[SET PROBLEM A] Summarize the passage on Georgia's EU candidacy in two sentences.

-- begin GIVEN PASSAGE --

On Wednesday, Georgians celebrated a long-awaited recommendation from the European Commission for their nation’s candidacy for EU membership, leaving the country’s candidacy pending just final approval from the heads of EU member states in mid-December. But the Commission’s assessment of the government’s ‘progress’ seemed to be based on wishful thinking, rather than its actions. 
On denying Georgia the status last year, the European Commission outlined 12 ‘priorities’ Georgia would need to address for the decision to be reconsidered — preconditions that largely reflected the spirit of the April 2021 agreement brokered by European Council President Charles Michel between the government and opposition groups.
When the unforeseen possibility for Georgia to formally apply for membership presented itself in early 2022, Georgia’s leadership had already failed on some of the key components of the previous year’s accord. 
Instead of addressing the ‘perception of politicised justice,’ an apparent euphemism for the imprisonment of opposition leaders, most notably Nika Melia in early 2021, the Georgian court imprisoned another prominent government critic, Nika Gvaramia, only five weeks before the European Commission was due to assess Georgia’s readiness for EU membership candidacy.

-- end GIVEN PASSAGE --
-- begin RECORD EXCERPTS --

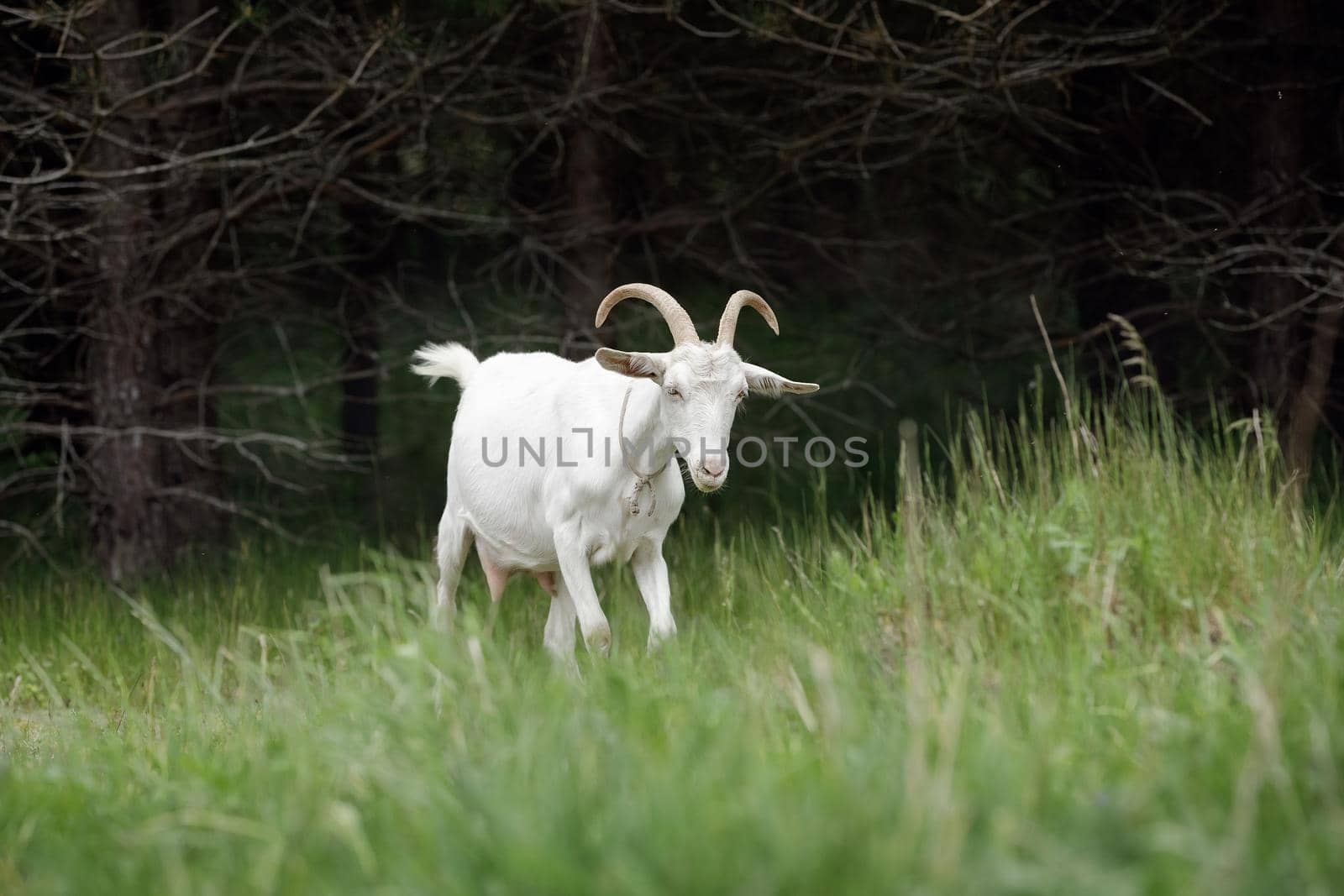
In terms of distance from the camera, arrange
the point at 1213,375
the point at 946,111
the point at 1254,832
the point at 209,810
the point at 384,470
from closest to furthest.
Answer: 1. the point at 1254,832
2. the point at 209,810
3. the point at 946,111
4. the point at 1213,375
5. the point at 384,470

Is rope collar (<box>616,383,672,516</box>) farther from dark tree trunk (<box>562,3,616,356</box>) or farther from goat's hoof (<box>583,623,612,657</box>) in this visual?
dark tree trunk (<box>562,3,616,356</box>)

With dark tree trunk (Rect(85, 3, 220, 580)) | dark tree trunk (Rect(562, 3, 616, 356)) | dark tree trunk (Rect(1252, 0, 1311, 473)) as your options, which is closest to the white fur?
dark tree trunk (Rect(562, 3, 616, 356))

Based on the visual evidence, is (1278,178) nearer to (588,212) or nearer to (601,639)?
(588,212)

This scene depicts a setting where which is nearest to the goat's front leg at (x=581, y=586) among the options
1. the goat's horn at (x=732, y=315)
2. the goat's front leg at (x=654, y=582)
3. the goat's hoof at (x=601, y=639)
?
the goat's hoof at (x=601, y=639)

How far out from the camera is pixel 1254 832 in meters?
2.73

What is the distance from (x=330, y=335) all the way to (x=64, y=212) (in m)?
3.14

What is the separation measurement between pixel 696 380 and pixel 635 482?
1.95 feet

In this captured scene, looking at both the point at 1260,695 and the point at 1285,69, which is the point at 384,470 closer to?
the point at 1285,69

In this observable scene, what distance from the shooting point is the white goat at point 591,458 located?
5320 mm

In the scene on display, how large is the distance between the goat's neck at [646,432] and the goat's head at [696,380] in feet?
0.22

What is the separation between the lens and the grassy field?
253 centimetres

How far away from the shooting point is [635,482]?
18.5 ft

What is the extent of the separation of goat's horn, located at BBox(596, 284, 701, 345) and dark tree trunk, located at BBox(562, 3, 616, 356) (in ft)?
11.0

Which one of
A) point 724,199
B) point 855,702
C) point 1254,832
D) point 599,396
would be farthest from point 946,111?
point 1254,832
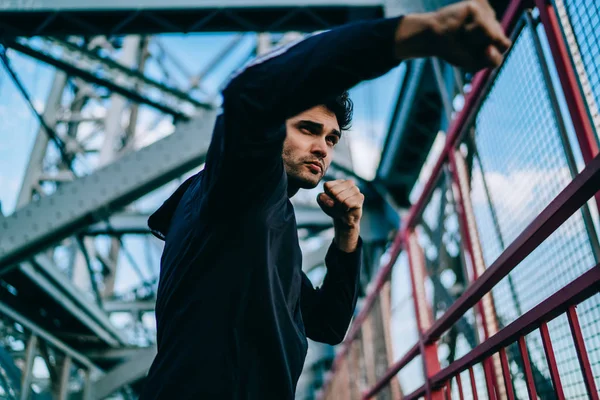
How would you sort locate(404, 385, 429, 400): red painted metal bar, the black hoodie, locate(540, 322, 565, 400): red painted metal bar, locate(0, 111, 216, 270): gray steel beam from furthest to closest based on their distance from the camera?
1. locate(0, 111, 216, 270): gray steel beam
2. locate(404, 385, 429, 400): red painted metal bar
3. locate(540, 322, 565, 400): red painted metal bar
4. the black hoodie

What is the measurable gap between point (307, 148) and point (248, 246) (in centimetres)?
33

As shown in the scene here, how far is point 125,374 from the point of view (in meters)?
8.85

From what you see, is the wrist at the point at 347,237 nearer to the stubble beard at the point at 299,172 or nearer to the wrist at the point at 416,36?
the stubble beard at the point at 299,172

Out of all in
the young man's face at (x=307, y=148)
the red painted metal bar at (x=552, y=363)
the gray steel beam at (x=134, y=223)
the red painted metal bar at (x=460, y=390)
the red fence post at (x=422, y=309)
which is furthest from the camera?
the gray steel beam at (x=134, y=223)

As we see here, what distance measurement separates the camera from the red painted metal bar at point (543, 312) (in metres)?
1.08

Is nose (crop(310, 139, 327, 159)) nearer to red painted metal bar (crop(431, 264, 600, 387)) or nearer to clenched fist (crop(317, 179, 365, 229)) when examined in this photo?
clenched fist (crop(317, 179, 365, 229))

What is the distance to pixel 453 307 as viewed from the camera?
76.5 inches

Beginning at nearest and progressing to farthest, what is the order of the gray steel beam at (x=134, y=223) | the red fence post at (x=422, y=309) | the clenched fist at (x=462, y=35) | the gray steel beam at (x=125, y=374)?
the clenched fist at (x=462, y=35), the red fence post at (x=422, y=309), the gray steel beam at (x=134, y=223), the gray steel beam at (x=125, y=374)

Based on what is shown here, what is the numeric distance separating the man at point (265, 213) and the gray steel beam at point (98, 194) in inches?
179

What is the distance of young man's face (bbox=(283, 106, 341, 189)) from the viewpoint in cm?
132

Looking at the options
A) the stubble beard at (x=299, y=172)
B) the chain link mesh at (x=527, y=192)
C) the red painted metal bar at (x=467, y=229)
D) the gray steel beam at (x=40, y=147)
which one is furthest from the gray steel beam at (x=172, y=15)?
the stubble beard at (x=299, y=172)

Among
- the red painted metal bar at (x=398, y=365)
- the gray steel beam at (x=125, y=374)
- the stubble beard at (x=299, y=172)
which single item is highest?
the gray steel beam at (x=125, y=374)

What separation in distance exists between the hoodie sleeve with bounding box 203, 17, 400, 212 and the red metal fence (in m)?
0.50

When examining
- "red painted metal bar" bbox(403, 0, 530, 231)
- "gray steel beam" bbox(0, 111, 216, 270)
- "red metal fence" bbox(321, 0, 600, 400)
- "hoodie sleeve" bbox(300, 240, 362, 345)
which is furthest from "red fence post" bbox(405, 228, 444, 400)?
"gray steel beam" bbox(0, 111, 216, 270)
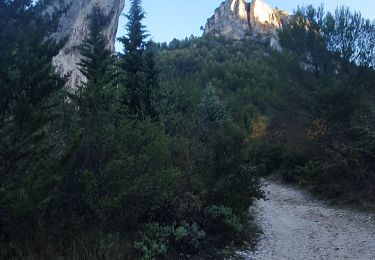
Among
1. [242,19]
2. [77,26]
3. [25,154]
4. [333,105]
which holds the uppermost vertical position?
[242,19]

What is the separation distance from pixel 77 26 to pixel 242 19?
6695 centimetres

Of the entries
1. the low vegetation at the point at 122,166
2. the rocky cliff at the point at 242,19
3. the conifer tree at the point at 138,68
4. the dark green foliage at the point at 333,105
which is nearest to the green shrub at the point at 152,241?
the low vegetation at the point at 122,166

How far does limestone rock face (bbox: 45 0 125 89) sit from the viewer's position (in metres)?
35.7

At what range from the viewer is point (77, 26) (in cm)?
3875

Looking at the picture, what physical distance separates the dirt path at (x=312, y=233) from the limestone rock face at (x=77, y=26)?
24.2 m

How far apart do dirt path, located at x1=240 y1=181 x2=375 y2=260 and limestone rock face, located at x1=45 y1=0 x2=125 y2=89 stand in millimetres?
24247

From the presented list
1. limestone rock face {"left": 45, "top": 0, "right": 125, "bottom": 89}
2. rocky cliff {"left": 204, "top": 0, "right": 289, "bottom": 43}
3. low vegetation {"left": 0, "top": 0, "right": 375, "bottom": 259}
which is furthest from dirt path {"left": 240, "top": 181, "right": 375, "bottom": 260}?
rocky cliff {"left": 204, "top": 0, "right": 289, "bottom": 43}

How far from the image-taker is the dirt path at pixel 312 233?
7.97m

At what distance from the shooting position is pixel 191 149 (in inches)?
376

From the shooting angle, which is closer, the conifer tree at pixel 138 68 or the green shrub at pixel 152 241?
the green shrub at pixel 152 241

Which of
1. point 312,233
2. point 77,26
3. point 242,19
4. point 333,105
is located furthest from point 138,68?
point 242,19

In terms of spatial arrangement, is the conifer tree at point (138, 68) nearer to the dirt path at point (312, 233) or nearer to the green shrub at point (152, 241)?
the dirt path at point (312, 233)

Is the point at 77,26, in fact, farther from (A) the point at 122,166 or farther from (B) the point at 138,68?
(A) the point at 122,166

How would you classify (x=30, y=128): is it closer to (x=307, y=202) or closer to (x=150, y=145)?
(x=150, y=145)
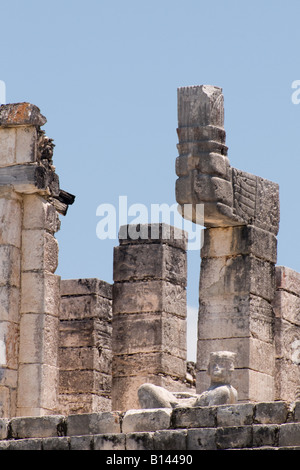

-- end RECORD EXCERPTS --

[SET PROBLEM B] Please rewrite the lines of the records, starting at the line that contains "What separation in" and ending at the line that contains "6695 centimetres", as a Markdown table with the columns Row and Line. Give each line its own row and a row number, and leave out blank lines and pictures.

[PROBLEM SOLUTION A] The European Commission has recommended Georgia for EU membership candidacy, leaving only final approval by the heads of EU member states in mid-December, though its assessment of the government's progress seemed based on wishful thinking rather than the government's actions. After denying Georgia the status last year, the Commission set out 12 priorities reflecting the April 2021 agreement brokered by Charles Michel, yet instead of addressing the "perception of politicised justice," a Georgian court imprisoned government critic Nika Gvaramia five weeks before the Commission's assessment.

[PROBLEM SOLUTION B]
| Row | Line |
|---|---|
| 1 | What separation in distance exists between the hoodie sleeve with bounding box 203, 17, 400, 212 and the red metal fence (in m)? |
| 2 | 0.50 |
| 3 | When examining |
| 4 | - "red painted metal bar" bbox(403, 0, 530, 231) |
| 5 | - "gray steel beam" bbox(0, 111, 216, 270) |
| 6 | - "red metal fence" bbox(321, 0, 600, 400) |
| 7 | - "hoodie sleeve" bbox(300, 240, 362, 345) |
| 8 | which is furthest from "red fence post" bbox(405, 228, 444, 400)? |
| 9 | "gray steel beam" bbox(0, 111, 216, 270) |
| 10 | Among |
| 11 | 1. [242,19] |
| 12 | 2. [77,26] |
| 13 | 3. [25,154] |
| 14 | 4. [333,105] |
| 15 | which holds the uppermost vertical position? |
| 16 | [242,19] |
| 17 | What is the separation distance from pixel 77 26 to pixel 242 19? |
| 18 | 6695 centimetres |